- [Given request 1] In the records, update the lines from the one with "From the selection" through the end of the records by changing "golden brown biscuit" to "toasted biscuit" and keeping all else the same. Do not include the pictures.

- [Document]
— Begin —

2011-02-13

Why Do We Err?

People make bad choices every day. And despite how much I blog about economics, no I am not talking about "irrational exuberance" in this case.

A close neighbor of mine seems to have all the appearances of a drug dealer. I can't prove it, of course, but I can say this much with absolute certainty: the aromas wafting from their door testify to the fact that they are heavy users, if not dealers. I only realized that they were dealers recently, upon a bit of introspection on the matter.

Let's be absolutely clear on one thing: people who do drugs, and people who sell drugs, aren't fooling anyone else. We all see them, we all know who they are, we all know what they're doing. In regard to all of this, we're nobody's fool. The fooling begins after the fact. The dealers and users fool themselves into believing that no one else knows what they're doing. We, the neighbors, fool ourselves into thinking it's no big deal, or that it's not taking a toll on the neighborhood, or that kids will be kids, or etc.

Why do we do it? We do it because we don't want to live next to drug dealers. They do it because they don't want to confront the shame they would feel if their neighbors looked into their eyes and said, "You guys are f--king drug addicts!" You, the reader, do it because you may have done some drugs yourself and you don't want to fess up to the fact that there's something really awful about drugs that if you admitted, then you'd have to confront that part of yourself, too.

— End —

- [Given request 2] Duplicate the passage of the blog post on why we err from "Why Do We Err?" to "on the matter.", word for word.

- [Data supplied]
— Begin —

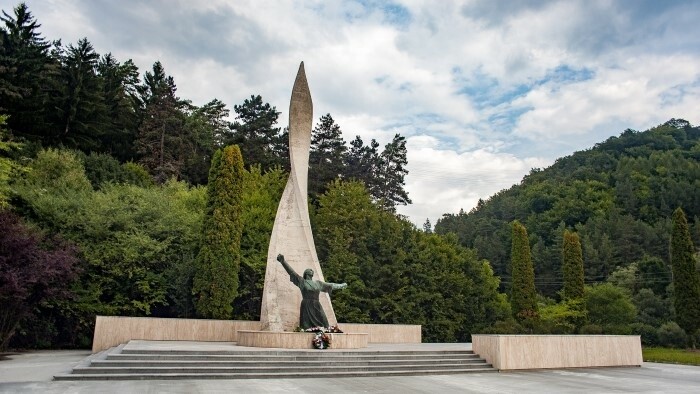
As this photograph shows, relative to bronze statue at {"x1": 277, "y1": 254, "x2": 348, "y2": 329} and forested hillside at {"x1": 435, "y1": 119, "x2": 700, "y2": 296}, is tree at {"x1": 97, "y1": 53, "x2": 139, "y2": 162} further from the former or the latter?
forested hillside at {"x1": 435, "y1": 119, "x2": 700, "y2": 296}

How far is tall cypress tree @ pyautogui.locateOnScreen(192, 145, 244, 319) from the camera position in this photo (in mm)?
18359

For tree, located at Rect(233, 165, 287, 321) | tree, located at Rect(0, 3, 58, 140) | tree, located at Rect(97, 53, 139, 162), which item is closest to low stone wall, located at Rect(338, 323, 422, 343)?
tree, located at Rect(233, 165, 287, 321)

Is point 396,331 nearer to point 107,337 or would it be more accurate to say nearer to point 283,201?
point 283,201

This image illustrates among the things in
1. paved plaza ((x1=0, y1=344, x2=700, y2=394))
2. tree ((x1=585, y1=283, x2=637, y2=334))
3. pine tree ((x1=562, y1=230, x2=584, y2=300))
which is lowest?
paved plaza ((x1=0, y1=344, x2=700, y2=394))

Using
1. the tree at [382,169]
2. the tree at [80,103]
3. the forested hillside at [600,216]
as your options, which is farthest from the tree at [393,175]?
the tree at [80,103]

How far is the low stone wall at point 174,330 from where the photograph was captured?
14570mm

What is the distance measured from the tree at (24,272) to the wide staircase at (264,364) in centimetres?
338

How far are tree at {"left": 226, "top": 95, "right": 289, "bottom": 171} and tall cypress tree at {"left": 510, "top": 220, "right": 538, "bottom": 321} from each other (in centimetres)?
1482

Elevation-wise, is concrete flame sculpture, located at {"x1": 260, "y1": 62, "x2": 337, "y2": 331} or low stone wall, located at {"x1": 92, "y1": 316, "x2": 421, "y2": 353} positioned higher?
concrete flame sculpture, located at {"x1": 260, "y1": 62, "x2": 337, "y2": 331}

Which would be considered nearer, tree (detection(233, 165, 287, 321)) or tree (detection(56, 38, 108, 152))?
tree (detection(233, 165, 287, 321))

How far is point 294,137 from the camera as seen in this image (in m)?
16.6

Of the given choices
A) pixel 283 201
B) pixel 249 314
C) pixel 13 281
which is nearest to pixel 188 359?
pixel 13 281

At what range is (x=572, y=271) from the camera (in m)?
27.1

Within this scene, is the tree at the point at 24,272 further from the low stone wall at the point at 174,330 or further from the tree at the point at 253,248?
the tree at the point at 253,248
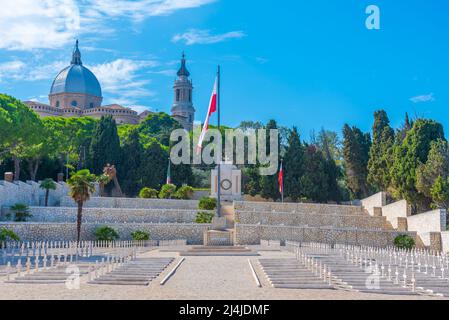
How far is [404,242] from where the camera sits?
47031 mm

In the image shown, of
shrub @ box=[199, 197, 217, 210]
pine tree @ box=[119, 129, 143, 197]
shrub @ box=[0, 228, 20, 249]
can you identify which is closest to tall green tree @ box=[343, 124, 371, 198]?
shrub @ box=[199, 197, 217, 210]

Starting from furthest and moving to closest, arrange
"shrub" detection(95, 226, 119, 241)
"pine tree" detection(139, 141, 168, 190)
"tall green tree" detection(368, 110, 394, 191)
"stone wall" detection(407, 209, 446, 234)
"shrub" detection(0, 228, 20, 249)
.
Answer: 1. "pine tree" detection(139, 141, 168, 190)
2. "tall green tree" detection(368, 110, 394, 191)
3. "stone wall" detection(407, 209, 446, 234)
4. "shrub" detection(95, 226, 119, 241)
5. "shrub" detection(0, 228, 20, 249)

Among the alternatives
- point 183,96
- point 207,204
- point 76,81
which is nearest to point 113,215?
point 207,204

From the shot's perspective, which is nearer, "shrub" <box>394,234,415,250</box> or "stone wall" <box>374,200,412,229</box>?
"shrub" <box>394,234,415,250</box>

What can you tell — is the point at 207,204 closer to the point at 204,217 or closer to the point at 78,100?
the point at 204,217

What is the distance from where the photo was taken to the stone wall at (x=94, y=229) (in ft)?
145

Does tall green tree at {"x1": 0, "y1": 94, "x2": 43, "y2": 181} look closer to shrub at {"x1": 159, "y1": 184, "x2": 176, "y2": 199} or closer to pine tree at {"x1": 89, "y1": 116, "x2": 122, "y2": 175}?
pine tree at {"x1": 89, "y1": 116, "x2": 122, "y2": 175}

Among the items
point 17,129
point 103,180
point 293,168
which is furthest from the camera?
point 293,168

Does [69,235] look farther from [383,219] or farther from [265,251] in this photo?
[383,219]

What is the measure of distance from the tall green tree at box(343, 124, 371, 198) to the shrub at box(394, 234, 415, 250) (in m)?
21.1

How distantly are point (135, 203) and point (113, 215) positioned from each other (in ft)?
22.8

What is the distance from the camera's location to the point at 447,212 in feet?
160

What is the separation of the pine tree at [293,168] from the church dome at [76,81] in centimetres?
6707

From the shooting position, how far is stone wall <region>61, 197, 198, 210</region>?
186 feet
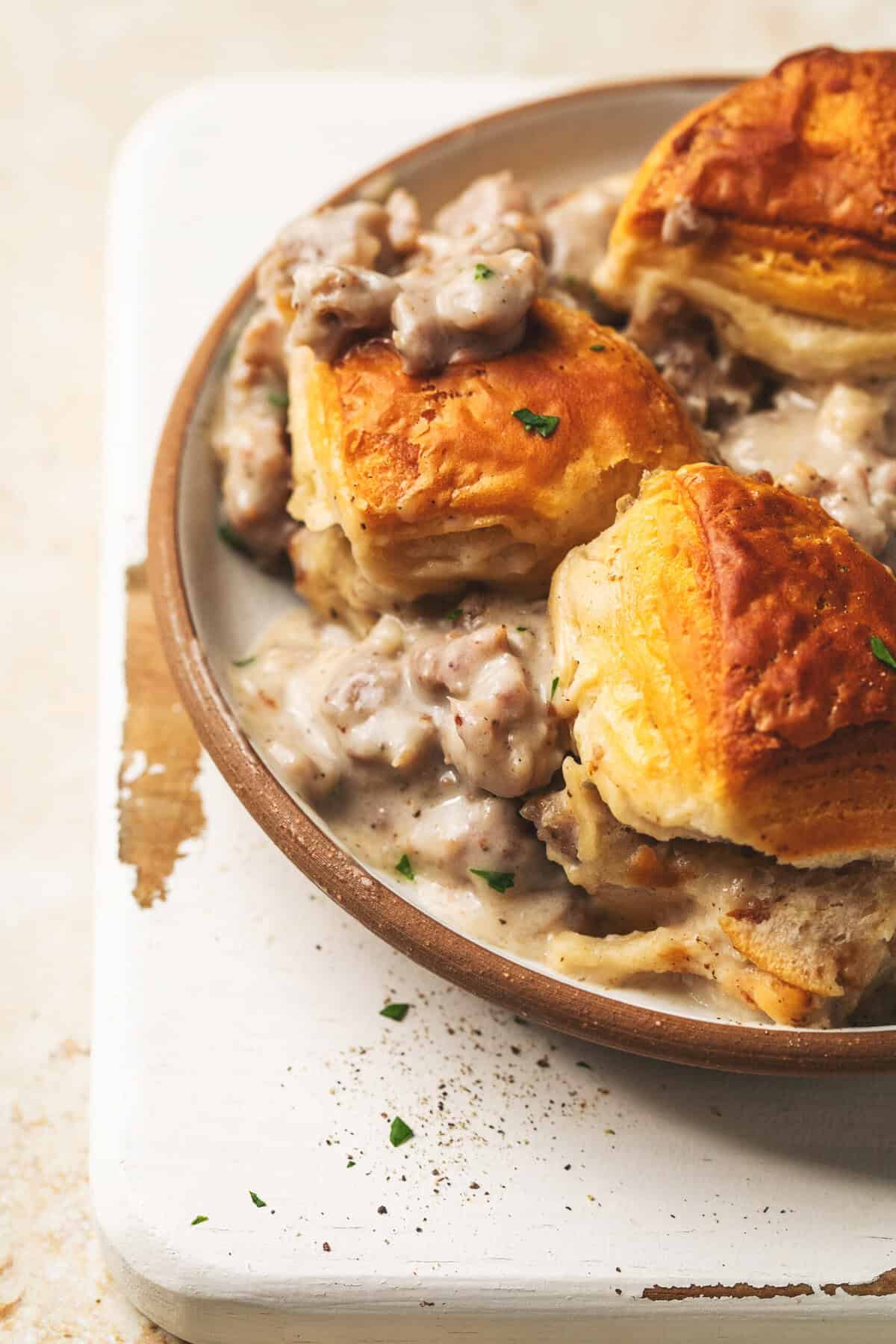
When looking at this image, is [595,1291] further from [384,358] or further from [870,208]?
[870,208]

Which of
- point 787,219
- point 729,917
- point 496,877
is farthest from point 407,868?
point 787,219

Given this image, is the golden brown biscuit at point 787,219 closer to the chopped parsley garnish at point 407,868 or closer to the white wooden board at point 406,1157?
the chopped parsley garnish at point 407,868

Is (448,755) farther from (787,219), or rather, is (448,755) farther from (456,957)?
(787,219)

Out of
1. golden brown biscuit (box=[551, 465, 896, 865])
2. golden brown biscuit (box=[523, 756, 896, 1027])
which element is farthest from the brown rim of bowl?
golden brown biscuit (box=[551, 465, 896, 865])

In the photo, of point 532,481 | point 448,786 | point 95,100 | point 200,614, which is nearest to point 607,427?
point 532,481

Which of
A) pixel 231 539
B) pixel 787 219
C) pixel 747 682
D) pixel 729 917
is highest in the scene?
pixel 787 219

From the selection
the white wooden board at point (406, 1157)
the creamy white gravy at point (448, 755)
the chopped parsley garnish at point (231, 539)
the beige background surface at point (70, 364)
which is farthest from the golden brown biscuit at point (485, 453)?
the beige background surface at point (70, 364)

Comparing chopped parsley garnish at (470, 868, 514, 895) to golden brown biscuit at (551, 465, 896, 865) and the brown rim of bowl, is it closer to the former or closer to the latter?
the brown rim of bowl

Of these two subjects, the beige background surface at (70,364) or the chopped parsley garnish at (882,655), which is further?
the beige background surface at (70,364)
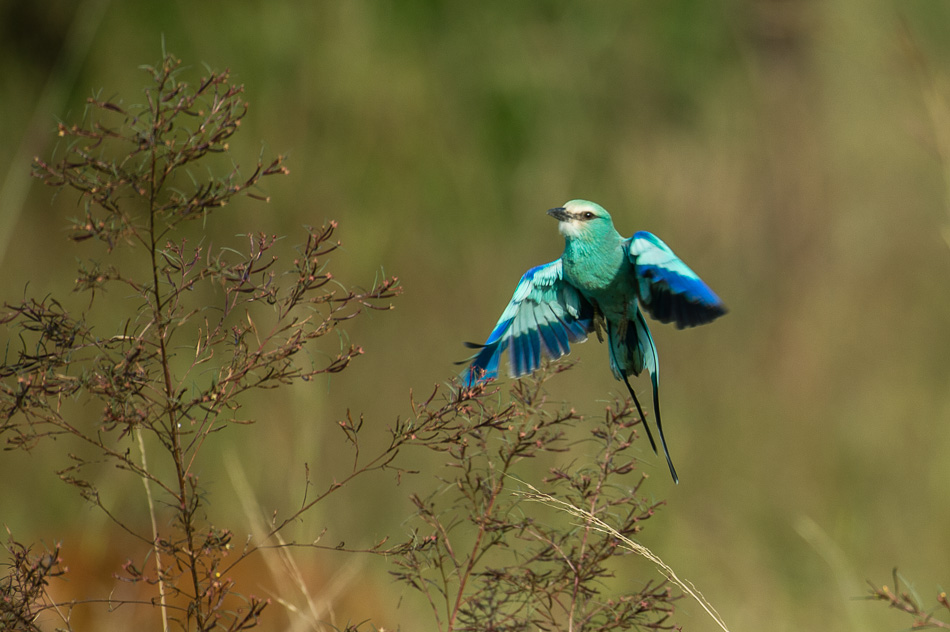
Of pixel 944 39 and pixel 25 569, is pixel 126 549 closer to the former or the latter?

— End —

- [Exercise response 1]
From the selection
the white wooden board at point (406, 1157)
the creamy white gravy at point (448, 755)
the chopped parsley garnish at point (231, 539)
the beige background surface at point (70, 364)
which is farthest from the toasted biscuit at point (485, 453)?
the beige background surface at point (70, 364)

Comparing chopped parsley garnish at (470, 868, 514, 895) to toasted biscuit at (551, 465, 896, 865) and the brown rim of bowl, is it closer to the former or closer to the latter?
the brown rim of bowl

Of these two subjects, the beige background surface at (70,364) or the chopped parsley garnish at (882,655), which is further?
the beige background surface at (70,364)
Of pixel 944 39 and pixel 25 569, is pixel 126 549 closer to the former or the latter?

- [Exercise response 2]
Why Do We Err?

People make bad choices every day. And despite how much I blog about economics, no I am not talking about "irrational exuberance" in this case.

A close neighbor of mine seems to have all the appearances of a drug dealer. I can't prove it, of course, but I can say this much with absolute certainty: the aromas wafting from their door testify to the fact that they are heavy users, if not dealers. I only realized that they were dealers recently, upon a bit of introspection on the matter.